* **Task brief**:
Would you return exactly the lines from the top of the data below through the one containing "The Latest Street", leaving out the pictures?

Caption-style text data:
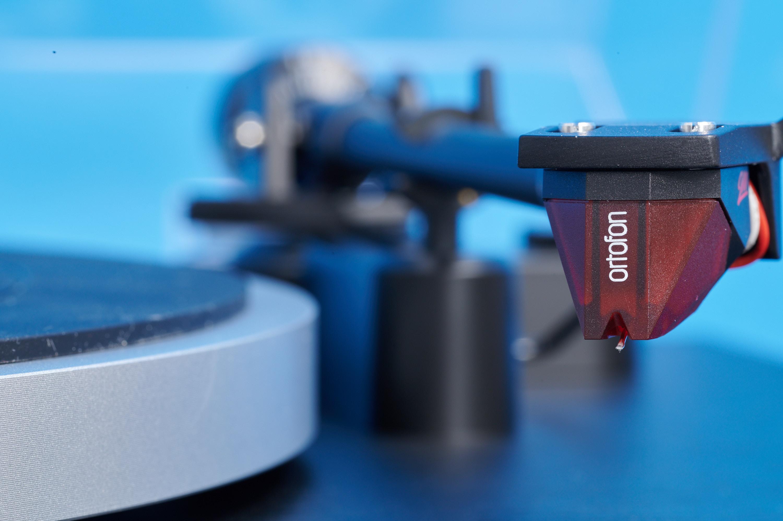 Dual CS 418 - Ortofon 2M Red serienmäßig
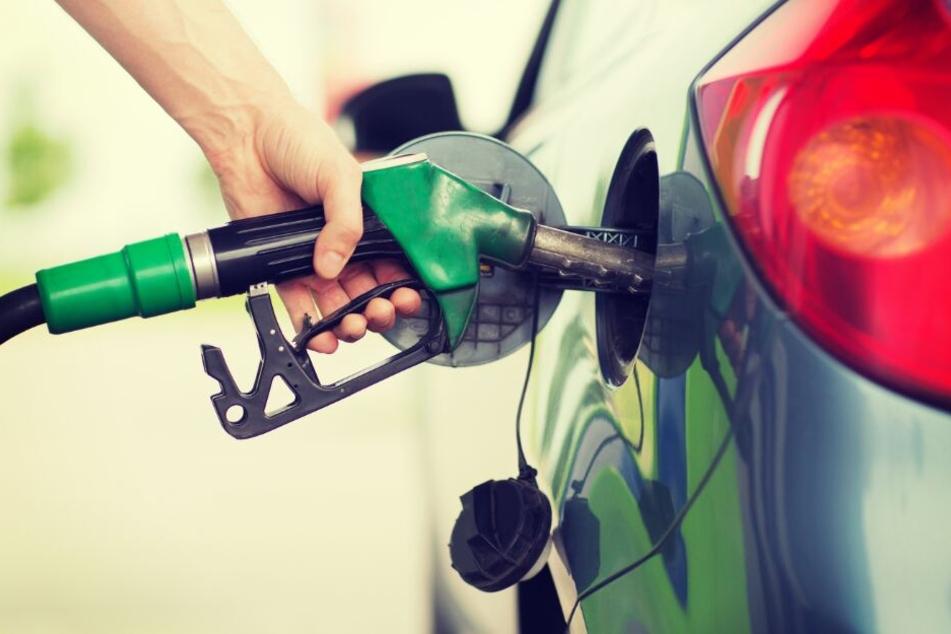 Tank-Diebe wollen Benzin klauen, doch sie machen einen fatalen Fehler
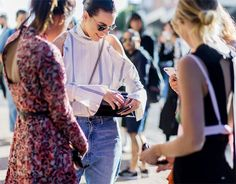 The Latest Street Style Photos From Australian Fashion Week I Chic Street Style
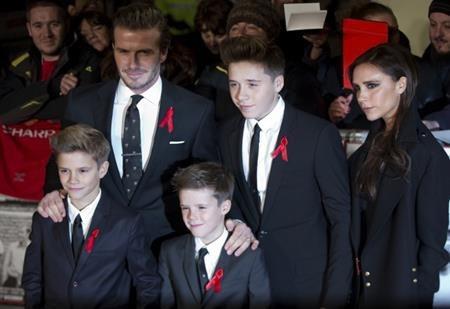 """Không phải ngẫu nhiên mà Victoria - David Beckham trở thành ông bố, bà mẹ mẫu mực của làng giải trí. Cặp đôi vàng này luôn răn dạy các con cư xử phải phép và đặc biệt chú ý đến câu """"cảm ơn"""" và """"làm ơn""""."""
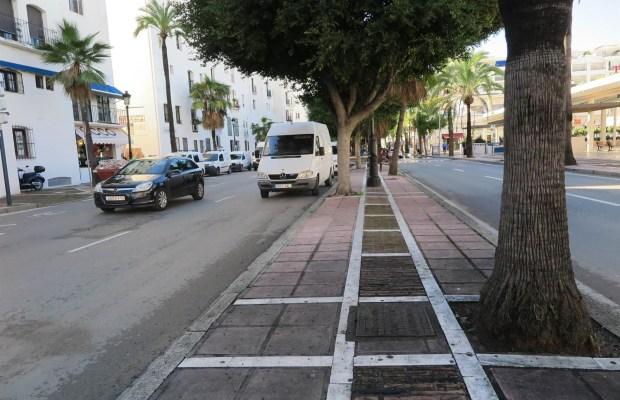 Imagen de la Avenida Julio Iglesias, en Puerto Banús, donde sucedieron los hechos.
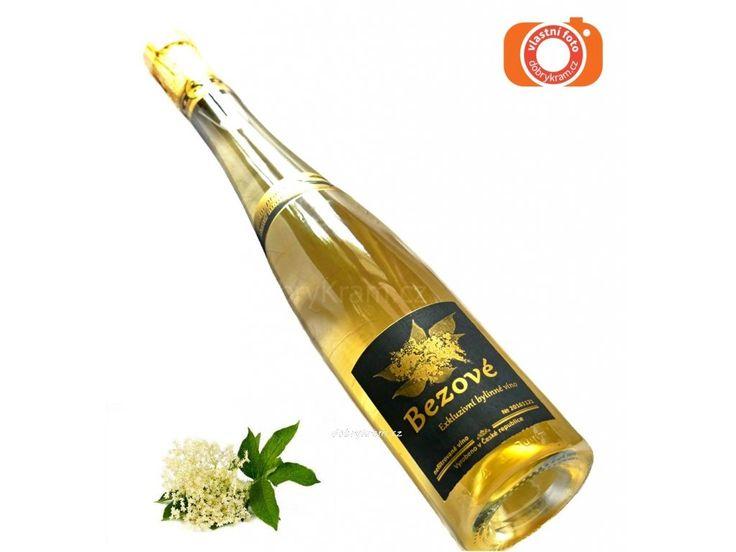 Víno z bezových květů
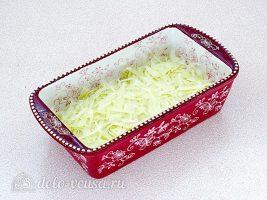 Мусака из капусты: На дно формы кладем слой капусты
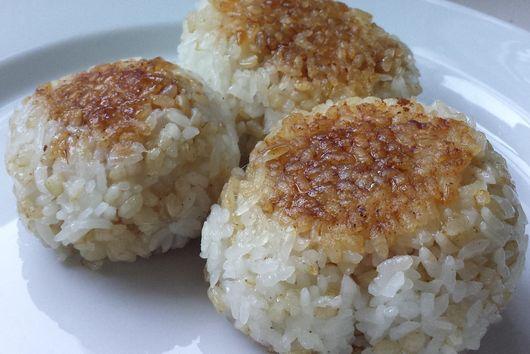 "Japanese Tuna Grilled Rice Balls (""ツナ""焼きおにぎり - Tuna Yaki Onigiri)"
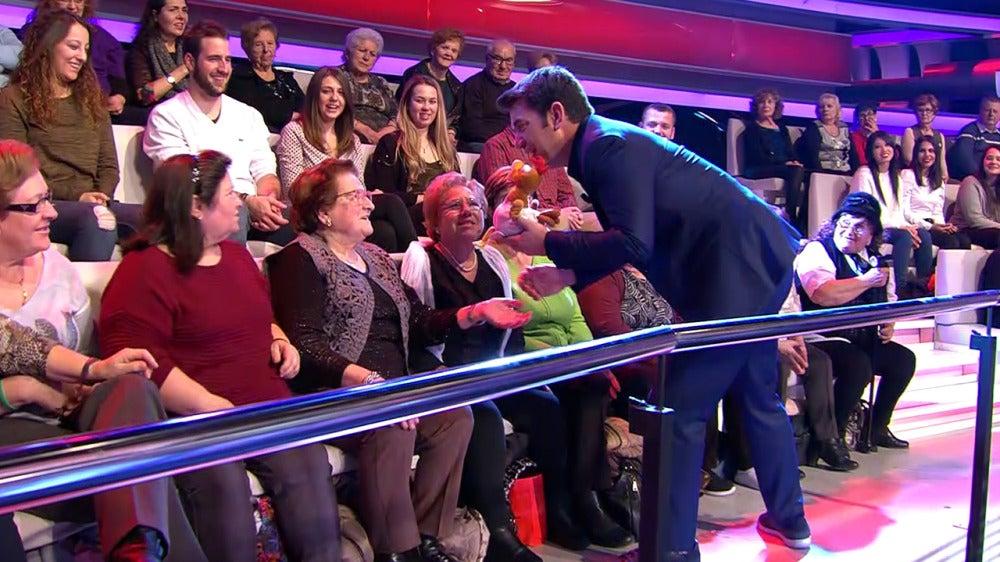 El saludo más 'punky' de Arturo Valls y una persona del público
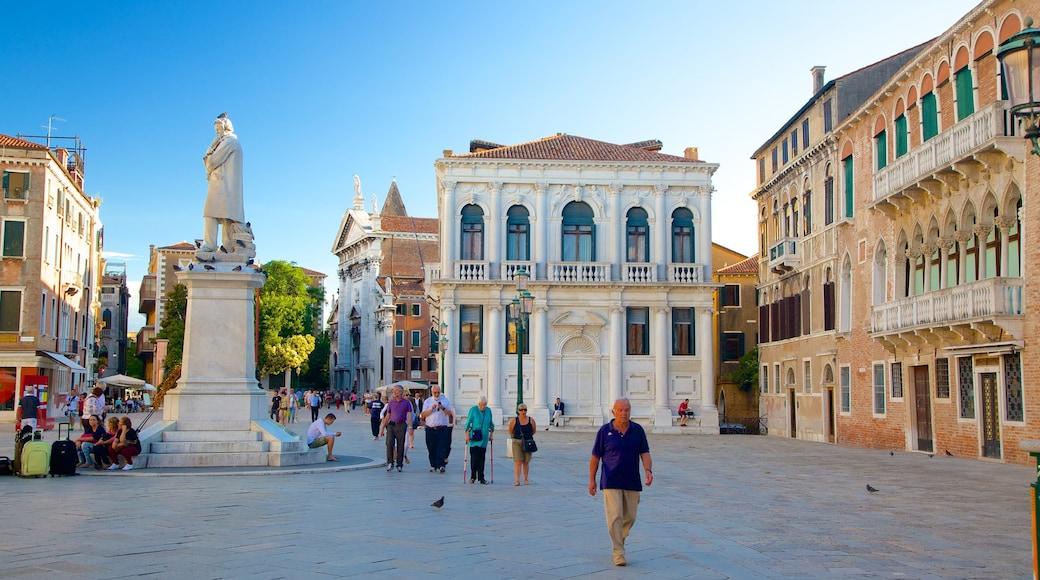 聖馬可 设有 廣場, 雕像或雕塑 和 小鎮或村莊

* **Completed exercise**:
 Dual CS 418 - Ortofon 2M Red serienmäßig
 Tank-Diebe wollen Benzin klauen, doch sie machen einen fatalen Fehler
 The Latest Street Style Photos From Australian Fashion Week I Chic Street Style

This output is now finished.